Interesting thing, at least in abstract, as I see it. I think that you, as a scientist, should be paying attention to this and be cognizant of the implications. In areas where bigfoot "should" be, the report data, whether it is height, weight, track size, or other, generally follows the sort of bell curves you should expect from a biological population. In areas where we're generally more skeptical of bigfoot reports because the terrain, cover, moisture, etc seem less suitable, bigfoot reports follow a different pattern, one which seems to be always-increasing. To me that does not suggest a real biological thing, rather, it suggests attention seeking by people who are compelled to compete for that attention and feel they must one-up the last guy to get it. Same seems to follow for behaviors though maybe not as clearly.
I think there are attention seekers in the PacNW, SE, and other places where there are bigfoots, but their reports are only a small fraction of the total reports and can be identified as outliers ... say beyond 2 standard deviations from the norm. On the other hand, the attention seekers in places w/o bigfoots or without significant numbers become a very much greater percentage of those regional totals. This makes standard deviation less "solid", less repeatable. Chi-square and all that.

■ Check your understanding:
1. Can you quote the bigfoot post, the stretch from "I think there" through "and all that."?
2. Answer these questions from the bigfoot post:
(a) What kind of curves does report data generally follow in areas where bigfoot "should" be?
(b) What pattern do reports follow in areas where the terrain, cover and moisture seem less suitable?
(c) Beyond how many standard deviations from the norm might outlier reports be identified?
3. How would you carry on the bigfoot post from the point where it stops?

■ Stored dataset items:

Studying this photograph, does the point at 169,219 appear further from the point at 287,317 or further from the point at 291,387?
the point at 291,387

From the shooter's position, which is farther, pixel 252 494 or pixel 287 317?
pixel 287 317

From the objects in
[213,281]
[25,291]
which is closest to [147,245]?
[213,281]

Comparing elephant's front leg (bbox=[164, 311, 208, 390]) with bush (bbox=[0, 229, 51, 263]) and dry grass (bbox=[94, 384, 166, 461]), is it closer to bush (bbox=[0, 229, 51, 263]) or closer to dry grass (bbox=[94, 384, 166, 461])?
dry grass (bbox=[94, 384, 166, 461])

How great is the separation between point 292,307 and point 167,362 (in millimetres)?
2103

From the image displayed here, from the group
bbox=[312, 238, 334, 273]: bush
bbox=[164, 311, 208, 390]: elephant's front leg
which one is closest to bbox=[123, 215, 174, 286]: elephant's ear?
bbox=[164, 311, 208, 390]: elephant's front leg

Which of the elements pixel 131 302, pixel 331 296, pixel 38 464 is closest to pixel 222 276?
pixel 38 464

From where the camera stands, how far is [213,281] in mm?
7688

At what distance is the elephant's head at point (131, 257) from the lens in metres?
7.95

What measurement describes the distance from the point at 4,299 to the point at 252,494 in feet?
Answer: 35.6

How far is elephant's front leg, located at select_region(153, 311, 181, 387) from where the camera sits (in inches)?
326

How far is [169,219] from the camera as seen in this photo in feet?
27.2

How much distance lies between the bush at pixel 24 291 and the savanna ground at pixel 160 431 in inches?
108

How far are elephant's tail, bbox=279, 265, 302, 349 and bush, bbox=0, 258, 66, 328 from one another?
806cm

...

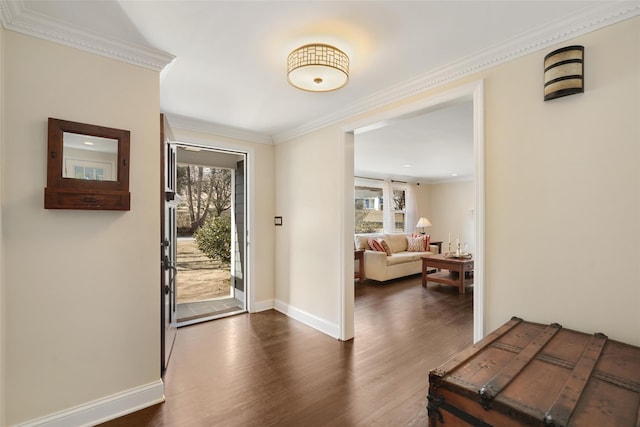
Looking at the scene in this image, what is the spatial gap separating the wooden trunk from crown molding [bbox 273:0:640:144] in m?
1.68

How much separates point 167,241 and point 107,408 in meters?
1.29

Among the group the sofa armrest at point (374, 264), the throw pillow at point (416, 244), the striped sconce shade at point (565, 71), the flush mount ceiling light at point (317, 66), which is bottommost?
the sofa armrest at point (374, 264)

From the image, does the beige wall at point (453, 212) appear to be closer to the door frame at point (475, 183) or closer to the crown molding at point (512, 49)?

...

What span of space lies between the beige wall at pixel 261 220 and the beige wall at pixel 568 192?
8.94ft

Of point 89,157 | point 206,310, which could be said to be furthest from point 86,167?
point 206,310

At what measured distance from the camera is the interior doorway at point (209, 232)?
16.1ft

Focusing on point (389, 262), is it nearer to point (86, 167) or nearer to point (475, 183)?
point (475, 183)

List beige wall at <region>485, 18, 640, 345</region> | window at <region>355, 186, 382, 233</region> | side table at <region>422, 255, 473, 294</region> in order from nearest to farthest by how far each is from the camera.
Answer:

■ Results of the tasks:
1.
I think there are attention seekers in the PacNW, SE, and other places where there are bigfoots, but their reports are only a small fraction of the total reports and can be identified as outliers ... say beyond 2 standard deviations from the norm. On the other hand, the attention seekers in places w/o bigfoots or without significant numbers become a very much greater percentage of those regional totals. This makes standard deviation less "solid", less repeatable. Chi-square and all that.

2.
(a) Bell curves.
(b) An always-increasing pattern.
(c) Two.

3.
I don't know .. but my personal opinion is the 9 foot tall three toed skinny monsters with glowing red eyes which were reported back in the '70s with UFO connections are something other than the bigfoots that trigger the reports here. A statistical comparison would seem to make that conclusion unavoidable for a scientist and mathematician. You could say they're just BS or you could say they're something else, but IMHO "Patty" they are not.
(I don't know if this makes any sense .. I hope it does. I'm not always very good at explaining things.)